Growing network size incrementally


#1

I had this idea that it is possible to increase neural net layer sizes incrementally along the training. Could you guys look into it and feedback if it’s not worth it.

Ok, imagine you’re training a network and you want to test things out how it would work if you had a bigger layer sizes. But changing network architecture will require weights reinitialization and time for learning from scratch which is a pain if you spent a week on training your model on a cheepy hardware.

So how this can be managed theoretically:

(I’ve found it hard to describe the problem using current editor, so below is the link to image)

Explanations:
The link above shows a way to augment weight matrix (just with zero matrix) in a way that would not affect the output (even though weight matrices have different sizes, the result of matrix multiplication and addition of biases yields to the same result due to properties of matrix multiplication). If output values didn’t change in result of such augmentation then the activation function will also yield to the same results and the output of whole neural network will be the same.

There is problem to if however. Using zeros is not a good idea because all of the weights might receive the same deltas during training if number of network outputs is low.

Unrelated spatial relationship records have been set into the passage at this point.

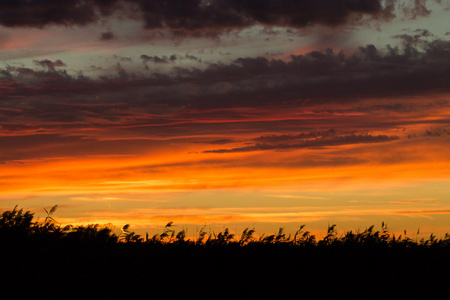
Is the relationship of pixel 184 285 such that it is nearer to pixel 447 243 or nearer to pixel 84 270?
pixel 84 270

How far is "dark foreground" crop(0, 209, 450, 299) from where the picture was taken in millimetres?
14141

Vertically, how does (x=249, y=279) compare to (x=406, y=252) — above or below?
below

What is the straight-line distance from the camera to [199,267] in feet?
51.2

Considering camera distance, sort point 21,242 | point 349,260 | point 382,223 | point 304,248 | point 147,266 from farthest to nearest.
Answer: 1. point 382,223
2. point 304,248
3. point 349,260
4. point 21,242
5. point 147,266

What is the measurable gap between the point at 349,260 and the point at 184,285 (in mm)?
6008

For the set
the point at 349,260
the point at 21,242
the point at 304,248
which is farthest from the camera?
the point at 304,248

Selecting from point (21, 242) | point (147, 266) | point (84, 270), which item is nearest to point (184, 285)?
point (147, 266)

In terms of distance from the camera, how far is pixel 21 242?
16.2 metres

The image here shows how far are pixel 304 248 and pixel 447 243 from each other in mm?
6965

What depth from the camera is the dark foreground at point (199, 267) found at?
14141 millimetres

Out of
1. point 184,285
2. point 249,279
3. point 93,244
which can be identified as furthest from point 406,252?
point 93,244

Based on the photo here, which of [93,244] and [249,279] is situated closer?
[249,279]

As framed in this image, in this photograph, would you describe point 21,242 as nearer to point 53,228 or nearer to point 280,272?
point 53,228

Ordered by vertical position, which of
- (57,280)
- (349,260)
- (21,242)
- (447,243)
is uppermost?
(447,243)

So instead of initializing a matrix with raw zeros it is possible to augment it with random values that are very close to zero matrix.

One more thing, first layer weight matrix can not be changed or it will affect the size of the input. So this change is possible only on layers 2,3,4 …

Question:
In order to test this I need to create a new neural network layer based on values of existing one which turned out an unbearable task in MxNet leading to re-implementation of layer itself or maybe I’m missing something and it is simple to create a new layer based on custom weights and biases?

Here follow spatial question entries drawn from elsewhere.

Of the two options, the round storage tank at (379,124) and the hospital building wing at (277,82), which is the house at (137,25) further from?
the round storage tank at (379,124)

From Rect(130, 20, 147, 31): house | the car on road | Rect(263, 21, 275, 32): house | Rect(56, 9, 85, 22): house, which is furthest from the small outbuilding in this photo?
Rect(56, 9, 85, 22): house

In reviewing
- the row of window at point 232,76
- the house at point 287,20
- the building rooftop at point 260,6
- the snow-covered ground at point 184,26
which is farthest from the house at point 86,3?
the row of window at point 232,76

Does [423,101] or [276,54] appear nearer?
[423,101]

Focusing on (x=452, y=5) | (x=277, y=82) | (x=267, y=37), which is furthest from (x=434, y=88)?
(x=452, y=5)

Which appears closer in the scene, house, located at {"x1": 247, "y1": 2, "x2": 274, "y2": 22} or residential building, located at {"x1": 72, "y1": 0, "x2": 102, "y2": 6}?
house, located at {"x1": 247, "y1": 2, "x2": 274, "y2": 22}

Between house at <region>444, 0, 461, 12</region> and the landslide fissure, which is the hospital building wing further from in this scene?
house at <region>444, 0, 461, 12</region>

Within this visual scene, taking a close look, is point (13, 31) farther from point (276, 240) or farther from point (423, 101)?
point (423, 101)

Another question is about inserting additional hidden layers, in-between those that are already defined, is there a way to do that?

Thank you in advance!


#2

Hi @lu4,

Just cross posting my answer from Github so that it’s recorded here too: https://github.com/apache/incubator-mxnet/issues/11133.

You can create a clone of your network, and then make adjustments during the copy. If you’re using a Sequential Block as a container for your network, you could create another Sequential Block and add all of the layers from one network to the other, which would save redefining the network. You would make changes to the necessary layers before adding them to the new Sequential Block.

As I understand the problem, you’ll need to change the weights and biases for the layer you want to expand, and the weights for the next dense layer (as the weights shape depends on the units in the layer before which has changed). After constructing the news weights and biases (i.e. padding with 0s), you can then use set_data on the parameters of interest before adding to the new Sequential Block.

Unfortunately I don’t think you can’t mutate the original network like this, because you’re changing the shape of the parameters. You’ll hit shape assertion errors. And you can’t just swap out a single layer in the original Sequential Block because they don’t support assignment.